I took two years out, the first year was
traveling and I lived in New Zealand for a while and worked there and travelled,
then I went to Australia, travelled the East Coast. My passport was definitely the sort of most
important thing in my life at that point, If I lost my passport I’d be absolutely stranded, it was really the thing that kind of kept me going. Came home, lived with my parents, worked for a while, saved up and then applied to my postgraduate diploma. I’ve always been interested in healthcare and that was part of the reason that I went into virology for my first degree but I really missed the
human contact side of things. When I first put on my nursing uniform it was a mixture of fear, being like I really hope nobody asks me to do anything because I’m completely oblivious at this point but also quite a lot of pride because it’s a good University and I was proud to represent the University but also just proud that I was doing something that I believed was sort of a good job and you know you come home at the end of the day, and you feel like you’ve done something good. The book I brought in is ‘Mountains Beyond Mountains.’
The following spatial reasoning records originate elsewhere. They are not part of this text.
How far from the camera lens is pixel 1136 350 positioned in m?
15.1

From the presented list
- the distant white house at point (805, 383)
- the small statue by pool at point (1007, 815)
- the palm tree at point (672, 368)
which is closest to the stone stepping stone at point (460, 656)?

by Tracey Kidder and I read it when I was travelling as well, and it was something that’s inspired me to choose a sort of direction with my career. Eventually what I’d really like to do is work for an NGO abroad and be able to travel and work at the same time and then possibly work in places where they don’t have a health care system, that’s as good as ours,
to be able to see what I can do to help. City as an institution has got this sort of family feel, everybody was really friendly and the lecturers are really enthusiastic. Most of them are nurses themselves, still practicing, so it’s great to be able to get advice from people who were actually still in practice and and also very enthusiastic about what they were teaching you.